Article image
03-04-2019

Social media can negatively impact children’s eating habits

New research from the University of Liverpool shows that social media has a large negative impact on children’s food intake. Social media’s effects on eating habits had yet to be studied before now. However, with 93% of 8 to 11 year olds and 99% of 12 to 15 year olds currently participating in the online community, it’s necessary to know how social media content affects the way they eat.

Published in the journal Pediatrics, the study, lead by Anna Coates, a PhD student from the University’s Appetite and Obesity research group, looked into the effects of social media media marketing of snack foods, both healthy and unhealthy, via YouTube vloggers’ Instagram accounts, on kids’ eating habits and snack food intake.
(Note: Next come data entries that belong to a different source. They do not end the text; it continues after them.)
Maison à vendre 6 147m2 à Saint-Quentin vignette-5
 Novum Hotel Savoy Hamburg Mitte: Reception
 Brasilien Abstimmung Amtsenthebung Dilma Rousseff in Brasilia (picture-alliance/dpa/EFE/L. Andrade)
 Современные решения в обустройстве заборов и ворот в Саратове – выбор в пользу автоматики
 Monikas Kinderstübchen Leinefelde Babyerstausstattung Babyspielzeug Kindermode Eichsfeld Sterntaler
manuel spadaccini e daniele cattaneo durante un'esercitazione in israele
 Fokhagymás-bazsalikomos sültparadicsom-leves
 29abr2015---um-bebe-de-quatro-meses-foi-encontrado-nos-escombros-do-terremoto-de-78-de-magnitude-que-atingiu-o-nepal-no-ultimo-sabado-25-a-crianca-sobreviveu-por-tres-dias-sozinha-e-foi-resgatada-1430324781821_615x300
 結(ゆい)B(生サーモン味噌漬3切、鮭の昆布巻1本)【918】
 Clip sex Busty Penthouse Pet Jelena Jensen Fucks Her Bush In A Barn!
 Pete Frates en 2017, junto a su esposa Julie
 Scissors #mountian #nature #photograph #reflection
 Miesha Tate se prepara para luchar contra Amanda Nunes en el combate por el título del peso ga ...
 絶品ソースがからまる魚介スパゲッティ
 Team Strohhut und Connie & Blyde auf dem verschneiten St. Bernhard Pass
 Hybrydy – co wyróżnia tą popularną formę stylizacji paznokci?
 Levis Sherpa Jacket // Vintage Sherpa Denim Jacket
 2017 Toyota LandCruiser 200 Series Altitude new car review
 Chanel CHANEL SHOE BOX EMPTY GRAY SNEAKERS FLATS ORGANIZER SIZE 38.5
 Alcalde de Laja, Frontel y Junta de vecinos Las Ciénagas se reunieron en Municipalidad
176 children between the ages of 9 and 11 were split into three groups. Each group was shown artificial Instagram pages of popular YouTube vloggers. The first group was shown images of the vlogger promoting unhealthy snacks, the second group saw the vlogger promoting healthy snacks, and the third group only saw images that did not contain food.

Kids who were exposed to the vlogger marketing unhealthy snacks consumed 26% more kcals in total, and 32% more kcals from unhealthy snacks in particular, compared to those kids who did not see food-related vlogger posts. Those who were exposed to healthy food posts did not exhibit a change in their kcal intake.

“These findings suggest that the marketing of unhealthy foods, via vloggers’ Instagram pages, increases children’s immediate energy intake,” Coates said. “The results are supported by celebrity endorsement data, which show unhealthy food endorsements increase children’s unhealthy food intake, but healthy food endorsements have little or no effect on healthy food intake.”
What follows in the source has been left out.